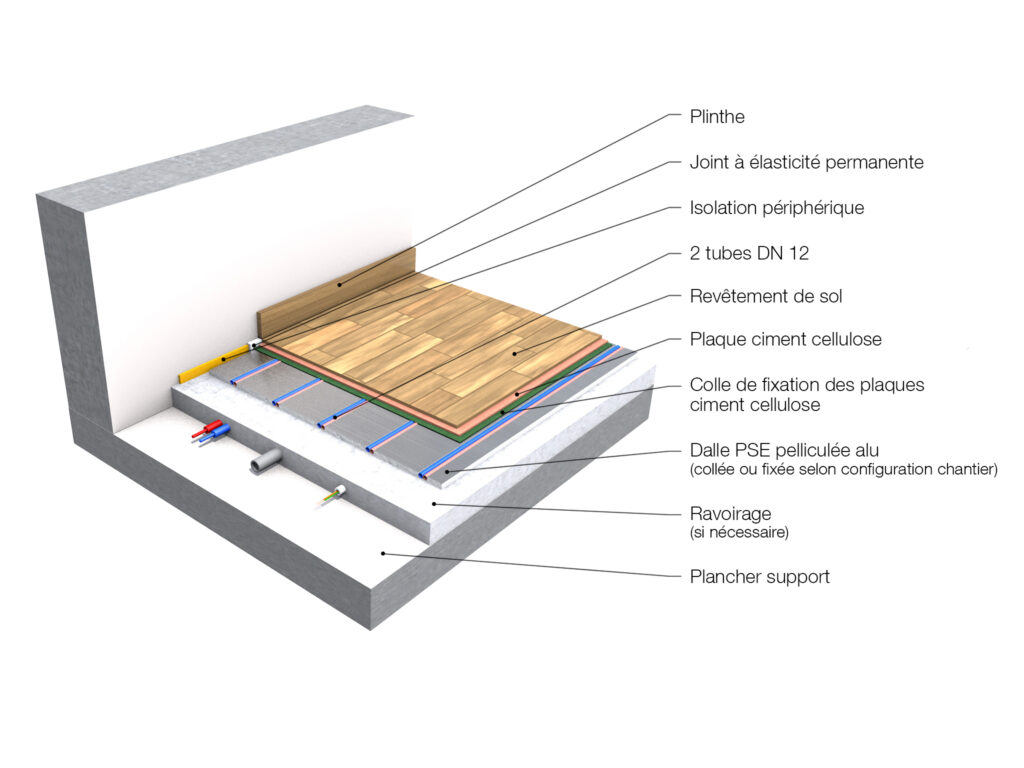 Plinthe

Joint à élasticité permanente

Isolation périphérique

2 tubes DN 12

Revêtement de sol

Plaque ciment cellulose

Colle de fixation des plaques ciment cellulose

Dalle PSE pelliculée alu
(collée ou fixée selon configuration chantier)

Ravoirage
(si nécessaire)

Plancher support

Activity ▸
Once you reach the line that contains "Plaque ciment cellulose", print it and every line after it exactly as written, stopping at the last line of the records and adding nothing.

Reply to the task ▸
Plaque ciment cellulose

Colle de fixation des plaques ciment cellulose

Dalle PSE pelliculée alu
(collée ou fixée selon configuration chantier)

Ravoirage
(si nécessaire)

Plancher support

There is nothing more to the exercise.